35 ATM Adaptation Layer breaks up the upper layer frames, places the pieces in cells, and assembles • · ·! opposite the frames again.

In turn, the 109315 ATM layer provides a cell transfer service for the AAL layer. It only handles the cell header by its function of cell switching, multiplexing, demultiplexing, cell header generation and deletion, and Generic Flow Control (GFC) on the User Network Interface (UNI). In addition, detection and correction of header errors and block synchronization belong to the ATM layer.

Also, the physical layer is divided into two sub-10 layers, the Physical Medium Dependent (PMD) sublayer, which is responsible for the bit-specific tasks of the transmission system; and a Transmission Convergence Sublayer (TCS) on the transport system convergence layer, which is responsible for matching the cells to each of the transport systems, as well as for cell delimitation, cell header error checking, and cell rate smoothing.

The interface between the integrated circuits implementing the physical layer functions and the ATM layer is standardized by the ATM Forum under the names UTOPIA, An ATM-PHY Interface Specification, Level 1, and UTOPIA, An ATM-PHY Interface Specification, Level 2, hereinafter referred to as UTOPIA. Level 1 *, 'and UTOPIA Level 2. In practice, a device based on ATM technology * 25 must be implemented with commercially available ATM integrated circuits that implement an interface according to the UTOPIA specification. The interface * has become the de facto industry standard followed by component suppliers manufacturing integrated ATMs.
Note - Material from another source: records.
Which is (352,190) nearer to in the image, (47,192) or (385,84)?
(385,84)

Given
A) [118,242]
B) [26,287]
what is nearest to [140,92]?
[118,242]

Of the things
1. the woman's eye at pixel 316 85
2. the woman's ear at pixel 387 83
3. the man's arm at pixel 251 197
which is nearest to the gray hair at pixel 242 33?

, In the UTOPIA interface, the data is defined as 8- or ·; ·, 16-bit depending on the bit rate implemented (UTOPIA Level 1 and Level 2). The interface carries only ATM cell data, and contains the k - '* ···. 35 control, or so-called. handshaking signals. The circuit manufacturers implemented-! The ATM layer functions are implemented by their circuits 5 109315 as hosts because the UTOPIA specification defines ATM layer circuits as hosts and because manufacturers do not know in what environment their customer circuits are used. The physical layer circuits are 5 respectively slaves. Slaves connected to the UTOPIA bus can communicate only with the host device, but not with each other.

PURPOSE OF THE INVENTION

It is an object of the present invention to provide a novel method and system that eliminates or at least significantly alleviates the above disadvantages. In particular, it is an object of the present invention to provide a method and system that enables a connection to be established between the logically distributed network element sides of a telecommunications network.

SUMMARY OF THE INVENTION

The present invention provides a connection to a telecommunications network such as a telecommunications network (e.g., Public Switched Telephone Network, PSTN; Integrated Services ::: Digital Network, ISDN), or, for example, to an IP protocol (Internet Protocol, IP) between the logical sides of a 2 * · t · network element of a communications network using a network. This • · network element comprises units. A unit here refers to a functional entity, in other words, different units may not be implemented physically separate from one another, but may also be implemented as physically coherent entities. Further, different network elements may comprise different combinations of different units. Further, the network element may comprise only one unit, wherein said unit is active, or the network element may comprise more than one unit, typically one of the units being active and the remainder redundant, i.e., duplicates. Typically, in the normal state of a network element, the active units are responsible for the operation of that element 5 and the redundant units are in reserve, for example, in the event of failure.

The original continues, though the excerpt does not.